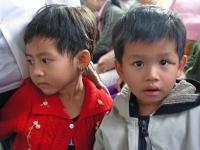 Kinder auf der Fähre nach Can Tho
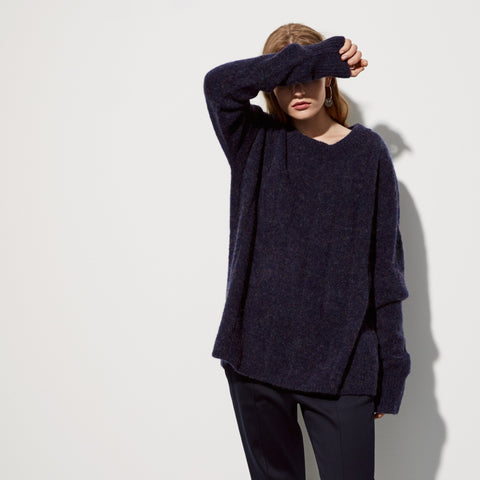 Going under long knit sweater dress Black iris blue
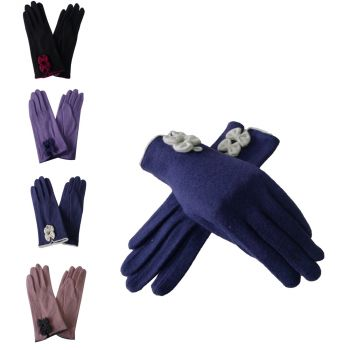 Lillie bow cuff glove
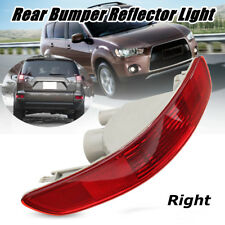 Rear Right Bumper Reflector Fog Light Cover For Mitsubishi Outlander EX 2007-12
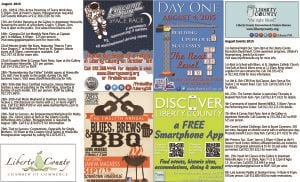 August Table Tent 2015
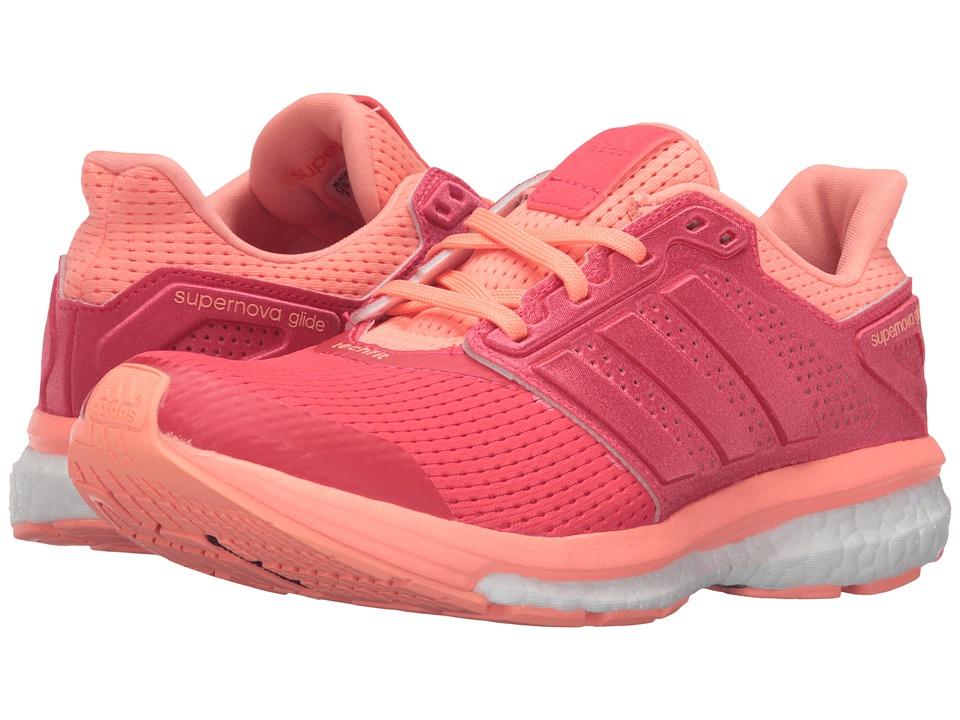 adidas Running - Supernova Glide 8 W (Shock Red/Sun Glow) Women's Running Shoes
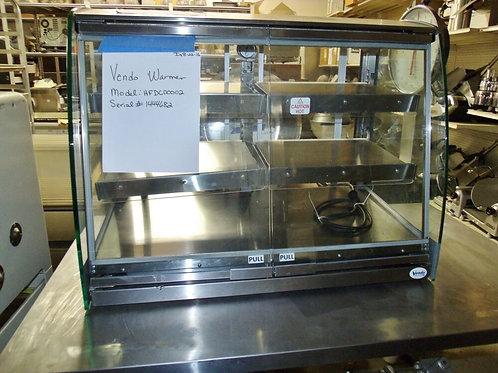 82-0004 Vendo Sanden Warmer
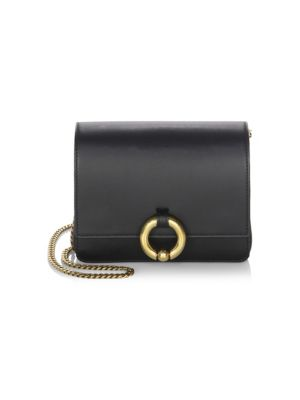 Baby Charlie Smooth Leather Clutch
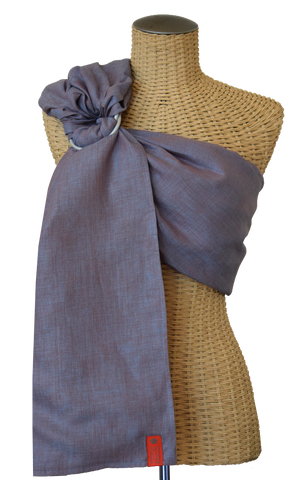 Sakura Bloom - Chambray Linen  Baby Sling :: Bluestone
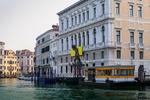 Жители Венеции сбегают из родного города из-за туристов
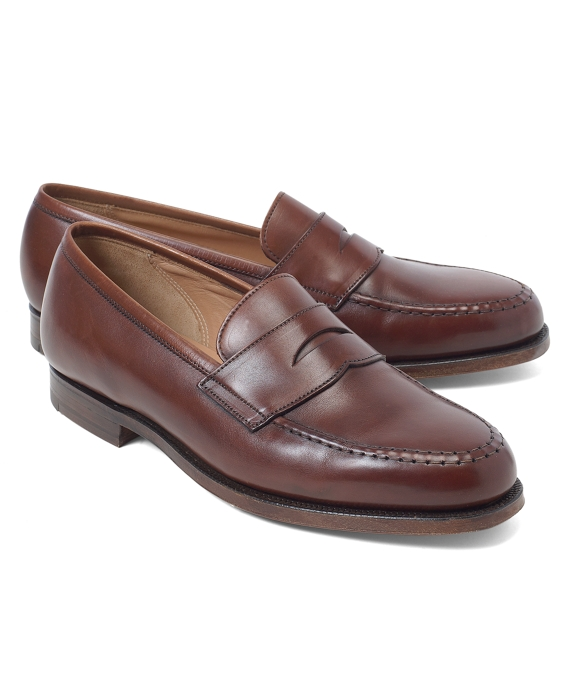 Peal & Co.® Penny Loafers Brown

◇ ◇ ◇ ◇

Task to complete.
The answer should consist of every line above, exact and free of images.

Reply.
 Kinder auf der Fähre nach Can Tho
 Going under long knit sweater dress Black iris blue
 Lillie bow cuff glove
 Rear Right Bumper Reflector Fog Light Cover For Mitsubishi Outlander EX 2007-12
 August Table Tent 2015
 adidas Running - Supernova Glide 8 W (Shock Red/Sun Glow) Women's Running Shoes
 82-0004 Vendo Sanden Warmer
 Baby Charlie Smooth Leather Clutch
 Sakura Bloom - Chambray Linen  Baby Sling :: Bluestone
 Жители Венеции сбегают из родного города из-за туристов
 Peal & Co.® Penny Loafers Brown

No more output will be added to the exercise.